YET! When I am (was) at home, the machines would play nicely with each other. Only when I am/were away would these things happen.

Can you show/explain to me how I get the node-red log?

/var/log/ doesn't have a nodered-log. Just a nodered-install.log

Thanks.

Have you got an MQTT broker on your central machine? If so make sure each pi has at least one node subscribed or publishing to that broker and use the LWT state to know whether each pi is still alive. Much easier than all that messing about with ping.

(Believe it or not, I do)

I have LWT detection (and "BS" - opposite of LWT)

Yes, I may need to change/improve how things are done.

But I'm interested/confused with this problem that seems to happen in waves.

Oh, and LWT stuff doesn't tell you if NR has hung or not.

I may have to sit down one day and re-think the entire methodology of how things are identified and do this sort of stuff.

That's in the future. But is a serious thing to be considered.

Have you considered an end-to-end test. Something we do with our PLCs (where communication is expected and MUST be running) is to setup a heartbeat in the ladder program that ultimately transmits a heartbeat value that is expected to be echoed back (otherwise we timeout & stop production). This ultimately tests the PLC is online (on the network), that the COMMS card is operational, that the datalinks are set correctly, that the PLC ladder is actually running - at both PLCs - a true end-to-end test.

In node-red land: assuming you needed to monitor comms between Machine 1 and Machine 2 - that could be something like...

  • Machine 1 subscribes to machine2/pong/machine1
  • Machine 2 subscribes to machine1/ping/machine2
  1. Machine 1 - increments a heartbeat value & publishes it to machine1/ping/machine2 (store value in context for later comparison)

  2. Machine 1 - begins timer (delay node)

  3. Machine 2 - sees machine1/ping/machine2 and immediately publishes the same value to machine2/pong/machine1

  4. Machine 1 - gets the heartbeat value from machine2/pong/machine1 and compares it to the heartbeat value sent (from context) - if matching reset delay node (success), if not, just wait until machine2/pong/machine1 either sends the correct the value or the delay times out - indicating a timeout fault (log it or whatever)

    you would do this for each machine (e.g. from Machine 2 --> Machine 1 as well).

While this wont tell you what exactly the problem is (e.g. if the heartbeat value is not returned it could be the MQTT broker is offline or the other machine is dead or node-red is not running) - you will know there is an issue & it will point you in the right direction.

Obviously this pseudo heartbeat example is off the top of my head and would need a little bit development to get right (and there are many ways to skin this cat) the point is... an end-to-end test avoids spawning ping and is far more reliable than ping alone (e.g. it tests network connectivity, ensures MQTT broker is alive, ensures node-red is running at both ends etc).

Hope that is of some use - or perhaps gives you a light bulb moment. :slight_smile:

3 Likes

That sounds nice.

The MQTT SOM and EOM (LWT) are not really doing what I want/need.

For testing the water, I have a machine running.

I unplug the Cat-5 cable. I don't see an EOM message.
(Sorry! (Typical) as soon as I said that, I got the EOM.)

I may pursue this way for now. The monitoring is star not mesh so I don't need all machines checking all other.

▸ **WHAT IS EXPECTED**:
Render the following sentence from the forum thread above into Spanish: "I may have to sit down one day and re-think the entire methodology of how things are identified and do this sort of stuff."

▸ **STUDY MATERIAL**:
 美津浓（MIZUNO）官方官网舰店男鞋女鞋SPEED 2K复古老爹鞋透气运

...

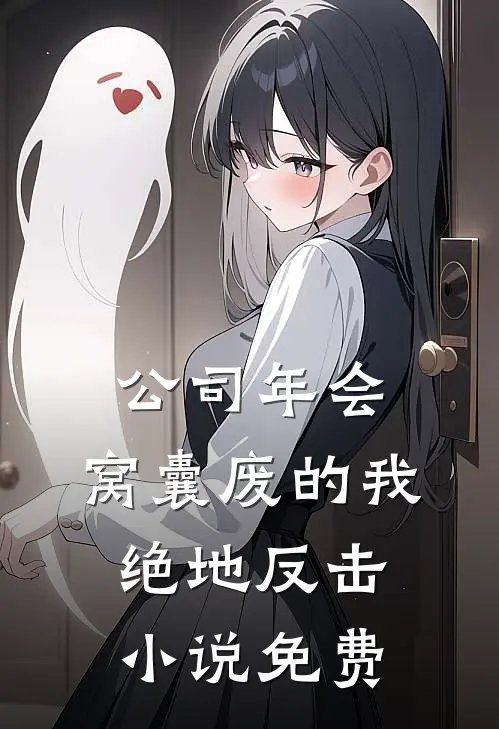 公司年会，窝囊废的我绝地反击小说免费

---

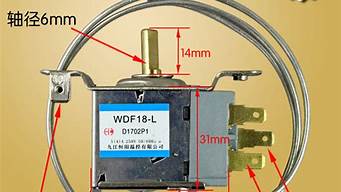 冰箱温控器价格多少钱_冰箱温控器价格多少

▸ **EXERCISE ANSWER**:
Puede que algún día tenga que sentarme a replantear toda la metodología de cómo se identifican las cosas y de cómo se hace este tipo de cosas.